Last week, I received a copy of a new panda publication – 100 Facts About Pandas by Claudia O’Doherty, David O’Doherty and Mike Ahern.

It is an extraordinary little book. It has no introduction, no preface, no prologue, no epilogue and draws no conclusion. It is a couple of hundred pages – a double-page spread for each “fact”. These play off just one joke: pandas.

According to its product description on Amazon, 100 Facts “chronicles for the very first time the amazing social, cultural and natural history of the panda, fully illustrated with photographic evidence, drawings and scientific diagrams and shocking case-studies.” That sounds a little like the blurb I might have put on my book. The difference is that 100 Facts About Pandas is completely devoid of facts about pandas. Not one.

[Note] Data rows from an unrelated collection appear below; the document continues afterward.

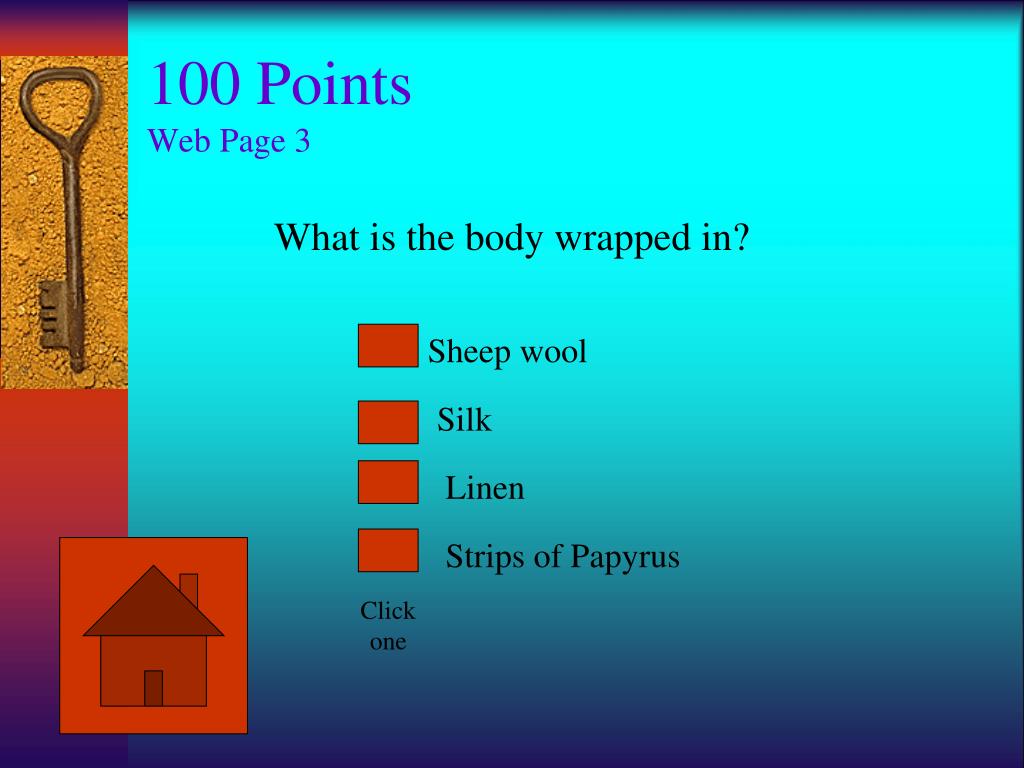 100 Points
Web Page 3

What is the body wrapped in?

Sheep wool

Silk

Linen

Strips of Papyrus

Click one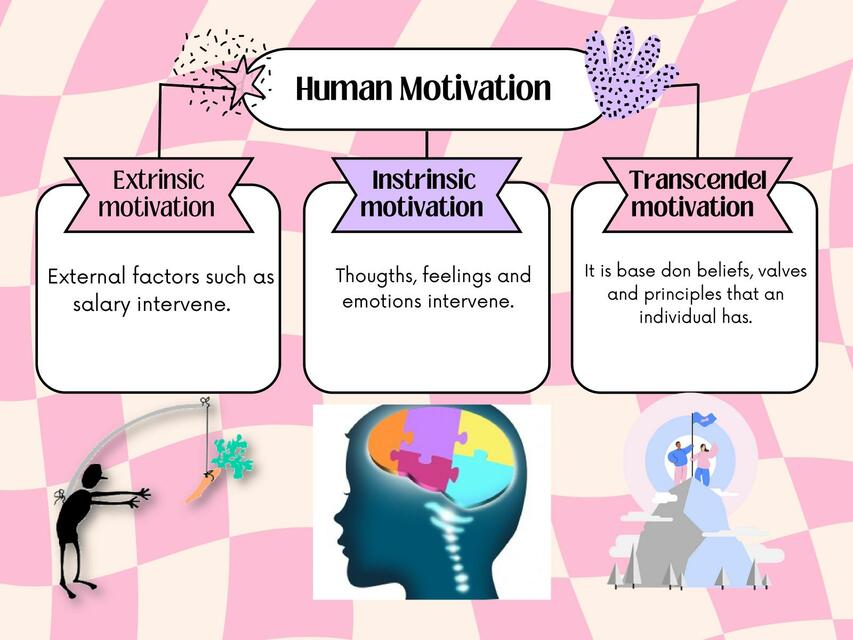 Human Motivation

Extrinsic motivation

External factors such as salary intervene.

Instrinsic motivation

Thougths, feelings and emotions intervene.

Transcendel motivation

It is base don beliefs, valves and principles that an individual has.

Instead, Irish comedian David O’Doherty and his coauthors’ “facts” play around established scientific truths, historical figures or past events that have little or nothing to do with the giant panda. These in themselves are not funny, but the surprise insertion of a panda or two is remarkably effective at triggering a guffaw. I’m not sure another creature could sustain this format so successfully for so long, but the panda manages it.

O’Doherty and his co-authors will no doubt be amused that I struggled with their flamboyant disregard for fact. Take Fact 34, for example: “Owing to a bureaucratic mix up in registration by naturalist Dr Joseph Banks in 1831, the panda bear is officially classified not as a mammal, but as a nut.” The panda then appears in a rather pretty woodcut engraving alongside a shelled walnut.

Surprisingly, I was fine with the panda being a nut, but had a problem with the idea that species might get “registered”, that Banks had a doctorate (‘cos I don’t think he did) and that he could have carried out this taxonomic miscarriage from beyond the grave (he died in 1820).

It’s a cheerful stocking-filler, but it’s not for non-fiction nerds like me.